Examples of Plugins I often use are DOMPdf and HTMLPurifier. I place the nested project folder in the system-level Plugins and, that's right, plug a massive project into CI to extend it with a functionality akin to that offered by core CI classes.

2. Helpers

I use helpers just like CI intended. Typically just a few functions in a single file. Typically used for custom formatting in and across views. A recent example would be a forum_helper with time returned in plain language and search words highlighted, both helpful formatting functions repeated in views.

Now, these are two entirely different things in my mind. Even if a call to htmlpurify() may be construed as a one-trick pony, and thus no more or less than a helper, it comes with enough amazing and speedy baggage to make that pony employee of the month at the Pony Express.

Remember, also, that Plugins like HTMLPurifier even have their own internal cache (optional, ok, but a def. pluss). While it does not really matter what we call things and where we place them, as long as we can make them work, there is a logic and usefulness to working with meaningful structures - exemplified by familiar things like MVC.

Plugins made some sense. Now that sense is lost in the increased clutter of Helpers.

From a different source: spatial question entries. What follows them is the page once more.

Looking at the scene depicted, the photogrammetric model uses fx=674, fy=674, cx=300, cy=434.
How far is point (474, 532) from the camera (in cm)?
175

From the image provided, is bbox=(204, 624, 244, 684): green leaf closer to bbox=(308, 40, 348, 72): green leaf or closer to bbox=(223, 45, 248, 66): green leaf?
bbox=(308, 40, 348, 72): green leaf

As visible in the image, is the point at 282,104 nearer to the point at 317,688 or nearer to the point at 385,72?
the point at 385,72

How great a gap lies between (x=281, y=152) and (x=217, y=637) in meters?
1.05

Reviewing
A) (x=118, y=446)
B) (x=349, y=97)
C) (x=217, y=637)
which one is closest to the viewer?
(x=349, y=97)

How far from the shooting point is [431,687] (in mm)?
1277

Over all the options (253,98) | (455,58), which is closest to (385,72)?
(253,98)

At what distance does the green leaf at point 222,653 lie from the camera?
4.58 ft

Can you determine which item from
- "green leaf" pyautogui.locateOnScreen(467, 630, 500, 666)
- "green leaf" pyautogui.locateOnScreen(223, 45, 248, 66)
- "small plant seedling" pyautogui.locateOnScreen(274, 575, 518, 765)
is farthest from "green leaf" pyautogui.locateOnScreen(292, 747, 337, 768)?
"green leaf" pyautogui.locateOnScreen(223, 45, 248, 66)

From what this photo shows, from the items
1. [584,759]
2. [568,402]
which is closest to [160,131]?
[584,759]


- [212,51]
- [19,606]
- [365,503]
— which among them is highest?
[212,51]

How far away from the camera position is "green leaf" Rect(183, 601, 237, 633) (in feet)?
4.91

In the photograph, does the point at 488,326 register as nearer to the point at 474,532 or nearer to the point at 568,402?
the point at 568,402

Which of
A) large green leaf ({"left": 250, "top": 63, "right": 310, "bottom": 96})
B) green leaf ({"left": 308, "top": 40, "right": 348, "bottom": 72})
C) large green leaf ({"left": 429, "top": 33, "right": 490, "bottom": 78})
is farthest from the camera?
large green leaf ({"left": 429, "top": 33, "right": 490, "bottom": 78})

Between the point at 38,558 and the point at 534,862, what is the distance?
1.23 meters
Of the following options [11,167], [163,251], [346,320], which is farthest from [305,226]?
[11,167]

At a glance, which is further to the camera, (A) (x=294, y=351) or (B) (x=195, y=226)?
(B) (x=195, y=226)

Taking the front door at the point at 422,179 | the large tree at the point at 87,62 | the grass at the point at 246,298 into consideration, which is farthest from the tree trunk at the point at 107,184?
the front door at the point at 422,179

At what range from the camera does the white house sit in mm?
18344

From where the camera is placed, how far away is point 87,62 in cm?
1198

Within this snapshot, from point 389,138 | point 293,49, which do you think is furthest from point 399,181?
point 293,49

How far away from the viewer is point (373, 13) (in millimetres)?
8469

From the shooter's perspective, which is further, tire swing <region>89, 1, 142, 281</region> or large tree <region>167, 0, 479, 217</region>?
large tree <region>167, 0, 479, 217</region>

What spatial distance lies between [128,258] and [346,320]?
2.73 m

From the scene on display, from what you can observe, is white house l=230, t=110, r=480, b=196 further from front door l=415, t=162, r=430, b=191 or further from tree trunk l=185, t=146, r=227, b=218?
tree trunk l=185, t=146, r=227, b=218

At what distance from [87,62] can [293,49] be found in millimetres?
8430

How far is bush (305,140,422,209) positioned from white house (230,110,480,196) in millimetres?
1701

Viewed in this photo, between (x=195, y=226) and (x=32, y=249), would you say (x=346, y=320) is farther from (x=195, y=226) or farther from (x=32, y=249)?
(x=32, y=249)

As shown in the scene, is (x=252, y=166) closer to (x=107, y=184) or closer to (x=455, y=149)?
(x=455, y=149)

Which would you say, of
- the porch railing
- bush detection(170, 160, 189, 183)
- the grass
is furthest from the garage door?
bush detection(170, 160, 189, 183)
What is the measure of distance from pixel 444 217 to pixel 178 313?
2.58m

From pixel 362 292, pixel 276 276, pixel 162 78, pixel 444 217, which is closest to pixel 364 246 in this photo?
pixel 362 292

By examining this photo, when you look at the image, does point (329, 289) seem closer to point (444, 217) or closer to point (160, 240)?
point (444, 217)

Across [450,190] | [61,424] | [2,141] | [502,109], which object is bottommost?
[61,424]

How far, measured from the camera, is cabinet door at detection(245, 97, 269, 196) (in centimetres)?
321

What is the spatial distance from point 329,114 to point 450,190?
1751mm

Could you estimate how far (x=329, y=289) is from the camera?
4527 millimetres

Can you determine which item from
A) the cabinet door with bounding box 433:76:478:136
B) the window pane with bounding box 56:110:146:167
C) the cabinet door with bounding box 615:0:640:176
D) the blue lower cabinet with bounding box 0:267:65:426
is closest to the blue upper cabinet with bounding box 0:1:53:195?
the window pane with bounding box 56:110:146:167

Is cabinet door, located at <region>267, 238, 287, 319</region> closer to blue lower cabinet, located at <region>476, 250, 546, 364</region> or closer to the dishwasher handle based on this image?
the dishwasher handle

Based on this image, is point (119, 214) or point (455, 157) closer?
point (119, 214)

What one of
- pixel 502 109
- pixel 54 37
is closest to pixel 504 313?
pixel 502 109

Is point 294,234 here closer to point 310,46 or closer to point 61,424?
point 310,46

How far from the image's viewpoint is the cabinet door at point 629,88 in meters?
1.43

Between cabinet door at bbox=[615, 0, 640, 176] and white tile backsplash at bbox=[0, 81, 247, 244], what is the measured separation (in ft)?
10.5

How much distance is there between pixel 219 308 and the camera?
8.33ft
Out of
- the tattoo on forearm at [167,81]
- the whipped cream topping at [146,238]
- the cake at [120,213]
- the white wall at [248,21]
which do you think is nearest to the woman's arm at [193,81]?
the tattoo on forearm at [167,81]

I am not offering my 2 cents for their return here. But I feel that the differences are worth thinking about.
#2

[eluser]Phil Sturgeon[/eluser]
I am glad to see the back of plugins as they were not all that different from helpers and just confused new users. With the word plugin being used so often to mean something like "widgets" or "template parser blocks" this was getting even more confusing when trying to make any sort of open-source project.

Is there a problem with just putting them in a helper file? Now a helper can be a list of functions or a function with a class. No reason to distinguish between the two really.

Wrap with function_exists() or class_exists() and you can even override helper classes.
#3

[eluser]Crimp[/eluser]
My point, and the difference, relates primarily to the "weight" of dependencies and thus meaningful organization of CI. I know how to make it work either way. That's not the issue.

A Helper with an internal cache at the same order as get_clickable_smileys()? Your eyebrow is not raised, a little?
#4

[eluser]Phil Sturgeon[/eluser]
That would raise my eyebrow whether it was a helper or a plugin. That to me may well be better off as a Smiley library. Or a helper function that calls a Cache library.
#5

[eluser]Crimp[/eluser]
I'll clarify:

When I refer to an internal cache, I talk specifically about HTMLPurifier to exemplify that some of today's plugins are far removed from the helpers. It is obviously not practical, and utterly pointless, to start caching its deifnitions elsewhere because with such a plugin you, well, plug and play. Those are the key words.

This organizational aspect of development with CI seems to have been forgotten in the process of cleaning up the folder hierarchy.